About this task: Return the text of every row below unchanged, and leave the pictures out of your answer.

--

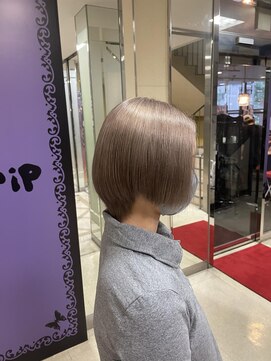 アンリップ ジー(salon unripＧ) m.m#パールベージュ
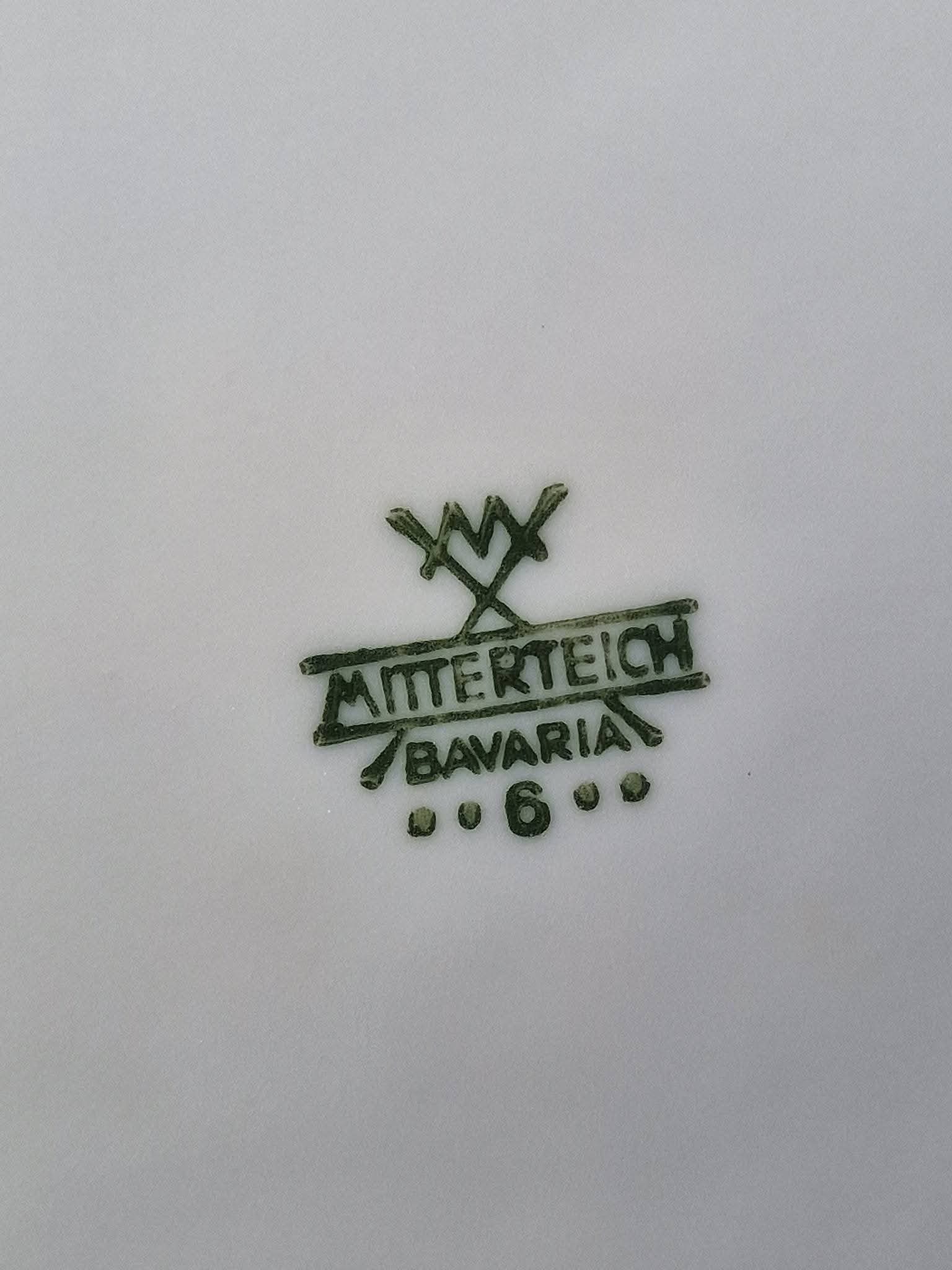 Serviciu Porțelan Bavaria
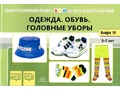 Картотека предметных картинок 18. Одежда. Обувь. Головные уборы. 3-7 лет. ФГОС. Дидактич.материал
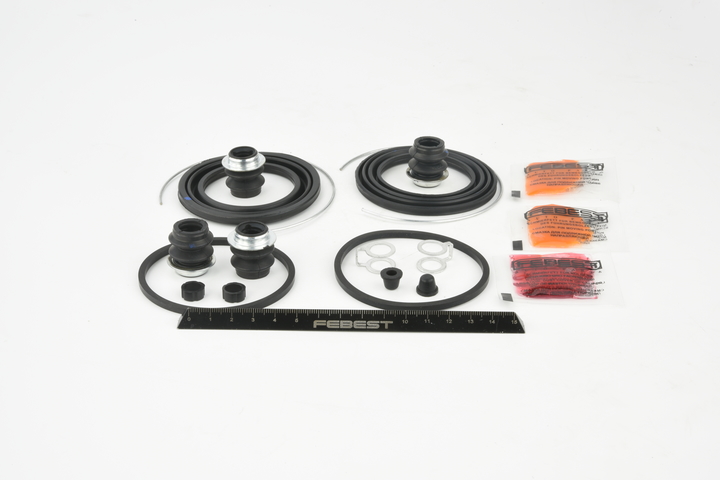 OEM 0447826030 FEBEST Jarrusatulan korjaussarja 0175-TRH200F varten TOYOTA, LEXUS, DAIHATSU
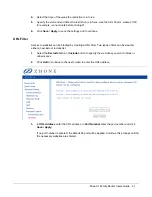 Preview for 63 page of Zhone 6511-A1 User Manual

--

Expected answer:
 アンリップ ジー(salon unripＧ) m.m#パールベージュ
 Serviciu Porțelan Bavaria
 Картотека предметных картинок 18. Одежда. Обувь. Головные уборы. 3-7 лет. ФГОС. Дидактич.материал
 OEM 0447826030 FEBEST Jarrusatulan korjaussarja 0175-TRH200F varten TOYOTA, LEXUS, DAIHATSU
 Preview for 63 page of Zhone 6511-A1 User Manual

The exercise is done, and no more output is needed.